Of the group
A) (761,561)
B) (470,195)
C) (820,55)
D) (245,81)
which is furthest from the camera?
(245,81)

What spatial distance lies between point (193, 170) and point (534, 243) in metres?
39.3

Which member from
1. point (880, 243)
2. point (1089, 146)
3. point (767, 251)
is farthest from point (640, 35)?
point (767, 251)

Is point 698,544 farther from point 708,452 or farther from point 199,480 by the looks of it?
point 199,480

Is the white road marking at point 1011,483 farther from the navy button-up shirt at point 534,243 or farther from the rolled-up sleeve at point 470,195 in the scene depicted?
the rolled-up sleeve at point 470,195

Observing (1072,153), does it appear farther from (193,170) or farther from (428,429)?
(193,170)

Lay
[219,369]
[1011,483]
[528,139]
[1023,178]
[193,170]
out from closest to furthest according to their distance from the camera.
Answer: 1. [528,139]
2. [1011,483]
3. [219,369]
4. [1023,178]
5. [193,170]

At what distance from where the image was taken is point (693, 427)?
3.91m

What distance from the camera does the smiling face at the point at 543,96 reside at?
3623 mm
---
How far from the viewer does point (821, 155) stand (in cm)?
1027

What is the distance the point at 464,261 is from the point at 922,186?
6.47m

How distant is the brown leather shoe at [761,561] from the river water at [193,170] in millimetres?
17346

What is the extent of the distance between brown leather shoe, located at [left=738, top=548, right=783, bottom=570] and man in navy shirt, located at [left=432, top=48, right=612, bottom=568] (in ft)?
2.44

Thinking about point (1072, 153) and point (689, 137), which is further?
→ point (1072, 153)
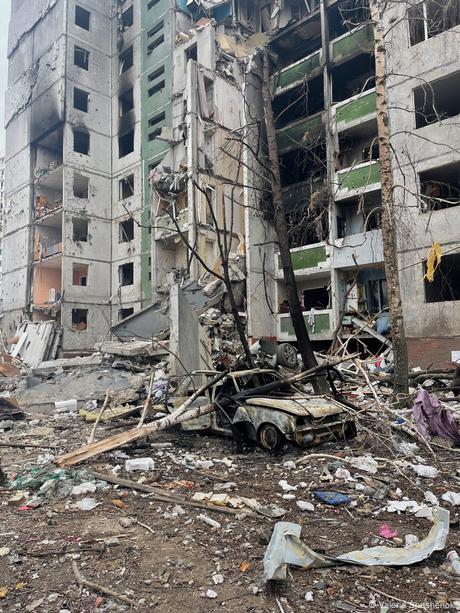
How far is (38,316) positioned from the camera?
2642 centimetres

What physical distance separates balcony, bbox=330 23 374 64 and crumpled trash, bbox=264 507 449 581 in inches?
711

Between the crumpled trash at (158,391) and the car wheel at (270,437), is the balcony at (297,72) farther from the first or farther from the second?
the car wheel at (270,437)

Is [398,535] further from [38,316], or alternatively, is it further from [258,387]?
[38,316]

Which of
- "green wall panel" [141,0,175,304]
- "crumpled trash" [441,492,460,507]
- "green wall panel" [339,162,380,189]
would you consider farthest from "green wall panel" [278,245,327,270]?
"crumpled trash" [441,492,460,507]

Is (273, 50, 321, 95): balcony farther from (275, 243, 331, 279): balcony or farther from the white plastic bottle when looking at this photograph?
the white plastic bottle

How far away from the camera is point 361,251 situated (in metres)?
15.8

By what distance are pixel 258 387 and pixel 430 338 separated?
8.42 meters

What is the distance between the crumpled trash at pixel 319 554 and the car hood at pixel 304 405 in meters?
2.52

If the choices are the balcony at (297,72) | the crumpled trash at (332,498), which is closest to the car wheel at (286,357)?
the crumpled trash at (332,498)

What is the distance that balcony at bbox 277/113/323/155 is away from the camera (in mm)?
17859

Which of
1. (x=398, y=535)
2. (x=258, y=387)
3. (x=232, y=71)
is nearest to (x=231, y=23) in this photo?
--
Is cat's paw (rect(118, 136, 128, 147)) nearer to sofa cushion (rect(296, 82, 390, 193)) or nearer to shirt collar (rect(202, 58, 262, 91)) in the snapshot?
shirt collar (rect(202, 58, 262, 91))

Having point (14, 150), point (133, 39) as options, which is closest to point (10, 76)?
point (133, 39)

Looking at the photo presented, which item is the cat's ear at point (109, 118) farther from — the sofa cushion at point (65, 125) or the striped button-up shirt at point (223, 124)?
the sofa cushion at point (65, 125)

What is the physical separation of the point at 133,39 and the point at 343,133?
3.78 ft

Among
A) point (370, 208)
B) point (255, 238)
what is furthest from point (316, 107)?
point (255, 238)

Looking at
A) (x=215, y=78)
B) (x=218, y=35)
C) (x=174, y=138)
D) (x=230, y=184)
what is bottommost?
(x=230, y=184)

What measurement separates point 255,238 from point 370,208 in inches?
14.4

Written exercise: Print the data lines exactly as they appear, beginning with the line containing "What is the distance that" and continuing through the line containing "is nearest to (x=231, y=23) in this photo?".

Task answer:
What is the distance that balcony at bbox 277/113/323/155 is away from the camera (in mm)?
17859

Which of
1. (x=398, y=535)
2. (x=258, y=387)
3. (x=232, y=71)
is nearest to (x=231, y=23) in this photo?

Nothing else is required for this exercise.